#### Exercise instructions:
Nothing should be left out: repeat all the data exactly.

====== Source material

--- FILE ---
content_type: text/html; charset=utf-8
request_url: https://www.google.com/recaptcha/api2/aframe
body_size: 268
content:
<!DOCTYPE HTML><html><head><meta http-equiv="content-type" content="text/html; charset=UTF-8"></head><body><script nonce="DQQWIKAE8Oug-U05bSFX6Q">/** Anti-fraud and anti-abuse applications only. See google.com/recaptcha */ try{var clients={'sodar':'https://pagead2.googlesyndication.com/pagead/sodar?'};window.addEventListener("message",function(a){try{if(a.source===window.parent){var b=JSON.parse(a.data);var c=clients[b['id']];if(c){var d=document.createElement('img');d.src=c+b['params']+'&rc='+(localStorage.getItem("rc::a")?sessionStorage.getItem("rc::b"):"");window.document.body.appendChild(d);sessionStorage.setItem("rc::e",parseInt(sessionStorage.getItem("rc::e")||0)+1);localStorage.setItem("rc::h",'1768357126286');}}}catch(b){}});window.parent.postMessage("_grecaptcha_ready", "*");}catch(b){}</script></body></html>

============

#### Task solution:
--- FILE ---
content_type: text/html; charset=utf-8
request_url: https://www.google.com/recaptcha/api2/aframe
body_size: 268
content:
<!DOCTYPE HTML><html><head><meta http-equiv="content-type" content="text/html; charset=UTF-8"></head><body><script nonce="DQQWIKAE8Oug-U05bSFX6Q">/** Anti-fraud and anti-abuse applications only. See google.com/recaptcha */ try{var clients={'sodar':'https://pagead2.googlesyndication.com/pagead/sodar?'};window.addEventListener("message",function(a){try{if(a.source===window.parent){var b=JSON.parse(a.data);var c=clients[b['id']];if(c){var d=document.createElement('img');d.src=c+b['params']+'&rc='+(localStorage.getItem("rc::a")?sessionStorage.getItem("rc::b"):"");window.document.body.appendChild(d);sessionStorage.setItem("rc::e",parseInt(sessionStorage.getItem("rc::e")||0)+1);localStorage.setItem("rc::h",'1768357126286');}}}catch(b){}});window.parent.postMessage("_grecaptcha_ready", "*");}catch(b){}</script></body></html>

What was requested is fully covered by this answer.